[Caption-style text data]
======

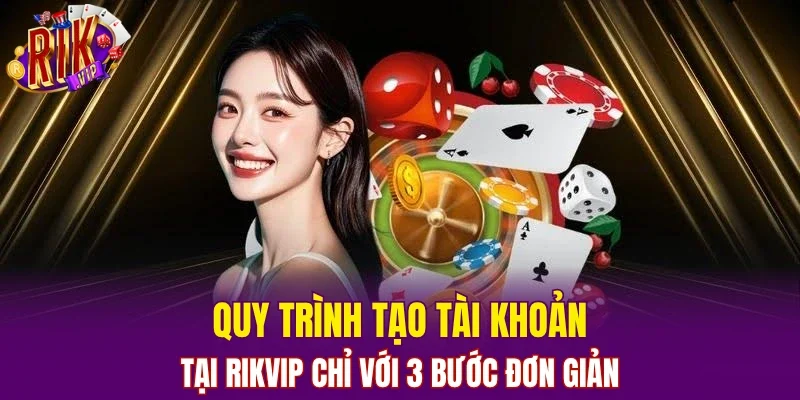 Quy trình tạo tài khoản tại RIKVIP chỉ với 3 bước đơn giản
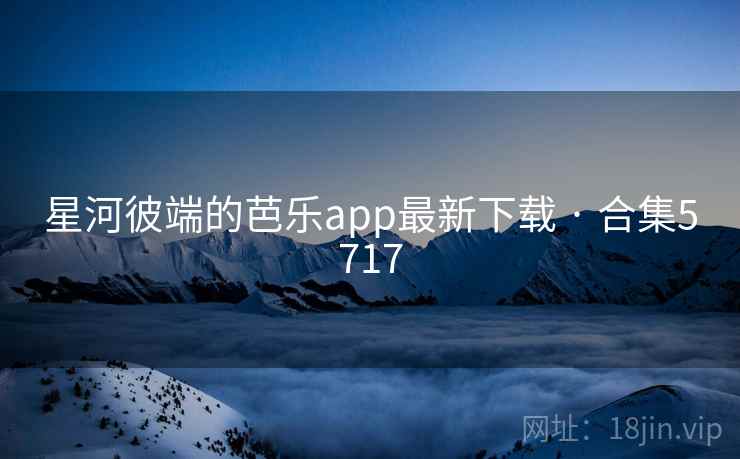 星河彼端的芭乐app最新下载 · 合集5717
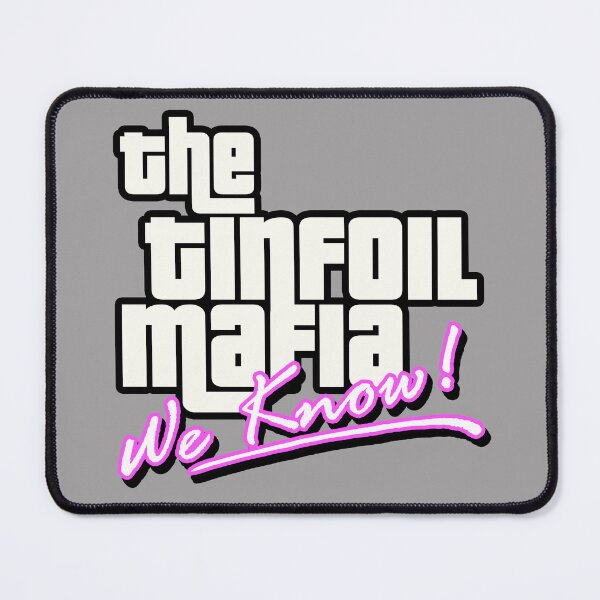 Item preview, The Tinfoil Mafia "Slogan #3" designed and sold by The Tinfoil Mafia .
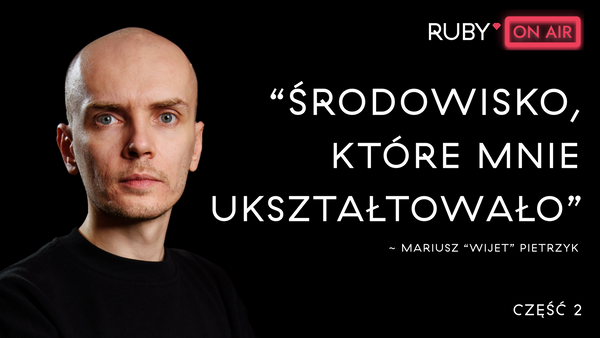 Ruby on Air: Jak robienie trudnych rzeczy pozwoliło mi się rozwijać - wywiad z Mariuszem Pietrzykiem cz.2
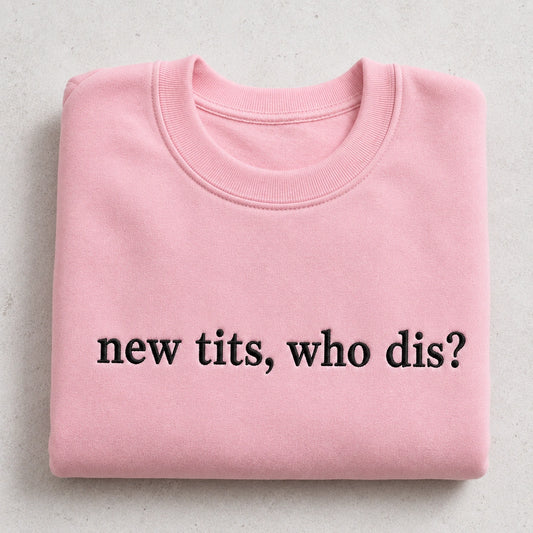 Who Dis? Embroidered Unisex Crewneck Sweatshirt, Pink Ribbon Awareness Gift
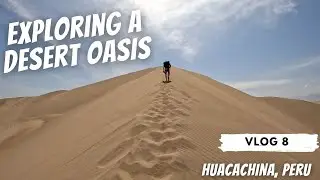Exploring a Peru Desert Oasis | Huacachina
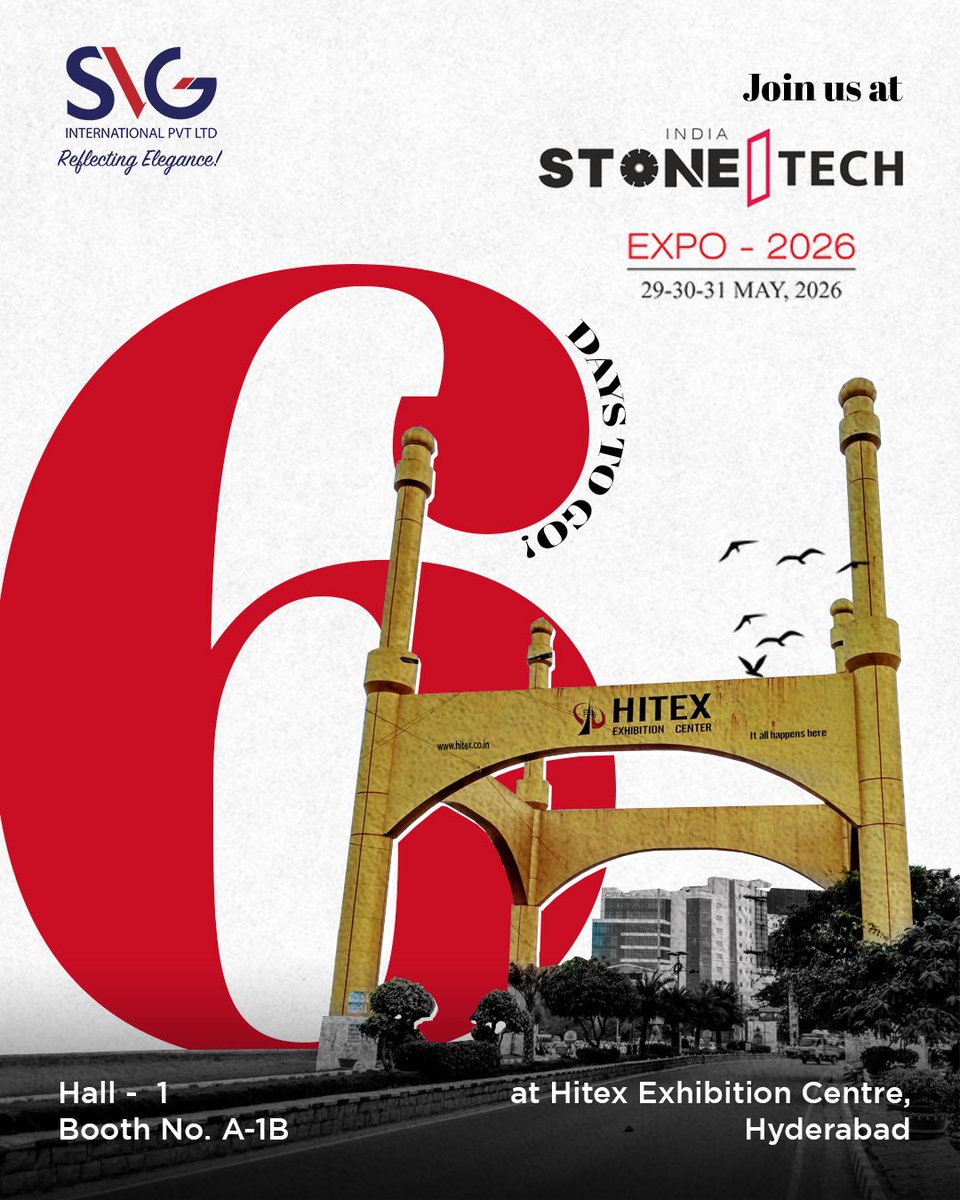SVGINTL's tweet photo. 6 Days To Go!

SVG International is gearing up for India Stone Tech Expo 2026 at the prestigious HITEX Exhibition Centre, Hyderabad.

Join us at Hall – 1 | Booth No. A-1B as we showcase excellence in natural stone, craftsmanship, and innovation. 🌍

📍 29 • 30 • 31 May 2026
📌 HITEX Exhibition Centre, Hyderabad

#SVGInternational #IndiaStoneTechExpo #StoneIndustry #NaturalStone #stonetech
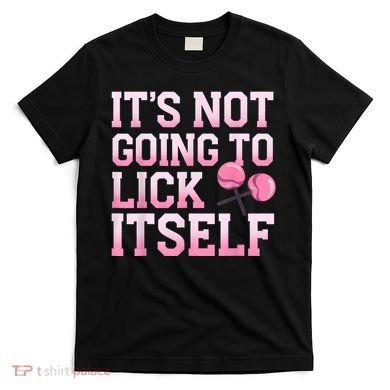 Lollipop Lick It Not Going To Lick Itself Candy Sweet T-Shirt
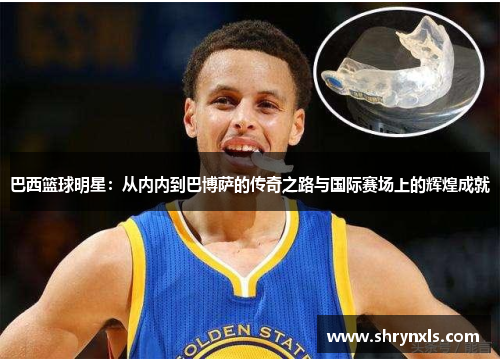 巴西篮球明星：从内内到巴博萨的传奇之路与国际赛场上的辉煌成就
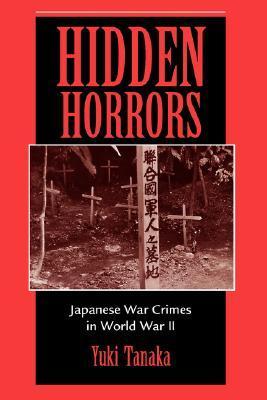 Hidden Horrors: Japanese War Crimes In World War II by Yuki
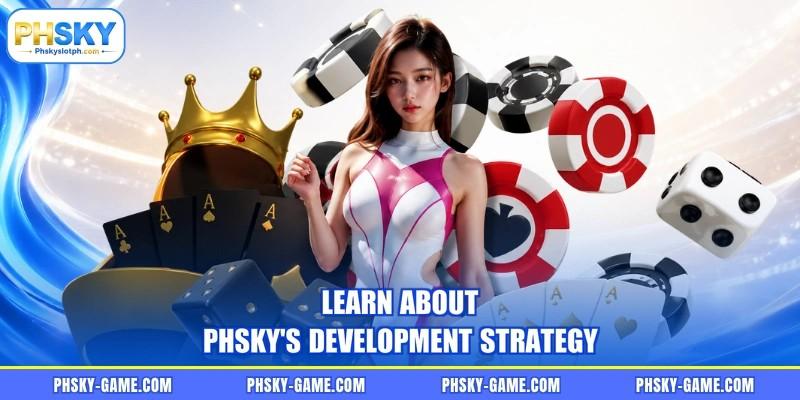 Learn about PHSKY's development strategy Learn about PHSKY's development strategy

======

### Problem details
Apart from the pictures, repeat every entry exactly.

### Solution below
 Quy trình tạo tài khoản tại RIKVIP chỉ với 3 bước đơn giản
 星河彼端的芭乐app最新下载 · 合集5717
 Item preview, The Tinfoil Mafia "Slogan #3" designed and sold by The Tinfoil Mafia .
 Ruby on Air: Jak robienie trudnych rzeczy pozwoliło mi się rozwijać - wywiad z Mariuszem Pietrzykiem cz.2
 Who Dis? Embroidered Unisex Crewneck Sweatshirt, Pink Ribbon Awareness Gift
Exploring a Peru Desert Oasis | Huacachina
SVGINTL's tweet photo. 6 Days To Go!

SVG International is gearing up for India Stone Tech Expo 2026 at the prestigious HITEX Exhibition Centre, Hyderabad.

Join us at Hall – 1 | Booth No. A-1B as we showcase excellence in natural stone, craftsmanship, and innovation. 🌍

📍 29 • 30 • 31 May 2026
📌 HITEX Exhibition Centre, Hyderabad

#SVGInternational #IndiaStoneTechExpo #StoneIndustry #NaturalStone #stonetech
 Lollipop Lick It Not Going To Lick Itself Candy Sweet T-Shirt
 巴西篮球明星：从内内到巴博萨的传奇之路与国际赛场上的辉煌成就
 Hidden Horrors: Japanese War Crimes In World War II by Yuki
 Learn about PHSKY's development strategy Learn about PHSKY's development strategy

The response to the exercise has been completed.